Cross-Curricular Learning and Real-World Applications

Furthermore, students using imagi not only excelled in learning programming skills, particularly Python, but also benefited from numerous cross-curricular opportunities embedded within the curriculum. For instance, for a code to be successful, students had to maintain a high level of attention to detail. In order for a written message to make sense, students must know punctuation conventions, such as placement of commas. 

“It’s the old ‘Let’s eat, grandma’ versus ‘Let’s eat grandma,” laughed Combs. 

By giving students real-world applications of standards normally reserved for English Learning Arts (ELA), he reinforces that learning for students in a way that helps build conceptual knowledge, which is shown to support building of specific skills in student learning. Programming language syntax parallels with ELA constructs, again reinforcing that core content.

Leveraging imagi's Accessibility to Foster Critical Thinking and Student Success

Combs, a teacher with almost a decade and a half of experience, has taken imagi and skillfully customized it to meet the needs of his students, including necessary skills for students’ success, such as critical thinking and problem solving. Combs noted he provided students with clear parameters, but still remained purposefully vague, so as to offer students a choice in exactly how they meet the parameters of the assignment. 

When discussing the final assignment of the course, Combs explained that he didn’t care how they coded. He noted that if students remembered “tricks,” they could possibly code in 15 lines, whereas students who weren’t as aware of the shortcuts may use 100 lines to complete the same assignment. 

Additionally, the ability to revisit past lessons with imagi, provided support to students in their final project or other missed work. For the final project, Chris noted that students were able to use imagi’s resources to work at their own pace, with access to past lessons for extra support.

Advice for Implementing imagi in the Classroom

Her [Dora’s] passion for the program was energizing and kept my interest… After the meeting and throughout the next day, I couldn’t stop thinking about the possibilities and options of imagi in my class.

For teachers looking to implement imagi, Combs offers some advice. His implementation was spurred by a presentation from Dora Palfi, co-founder and CEO of imagi. 

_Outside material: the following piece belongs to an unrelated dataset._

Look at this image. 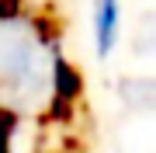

From there, Chris did what he suggested interested teachers do: do your research. He looked into plans and came up with a proposal for his central office, which included a small number of charms for his classes. His advice? Dream big. Don’t start at the bottom level.  He mentioned that, in your negotiations, there is a “stair step” pattern to the levels for implementing imagi. First were the free lessons with no charms. Next, you could pitch a class set of charms. For the best opportunity for your students, though, Combs suggested a 1:1 for students if not a 2:1, the latter being important for paired projects. 

Preparing Students for the Future

Our job as educators and education leaders is to support student learning, and Combs knows from first-hand experience that imagi does just that. Using imagi in his classroom has allowed Combs to help his students build academic skills and critical abilities including collaboration, problem solving as well as critical thinking. All of which are important for their future and for shaping a better future for all.

“The kids are the future of America,” Combs said.  “And I want America to be the best it can be.”

This interview was conducted and edited by Dr. Rhiannon Dunn. Dunn served in roles ranging from student support to teacher to assistant principal for almost two decades. She serves as an educational consultant now whose aim is to use her platform to elevate teacher and student stories to showcase the power of education, specifically the intersection of high-yield instructional strategies and the purposeful use of educational technology. Dunn champions the idea that the power of the universe lies foremost in our classrooms.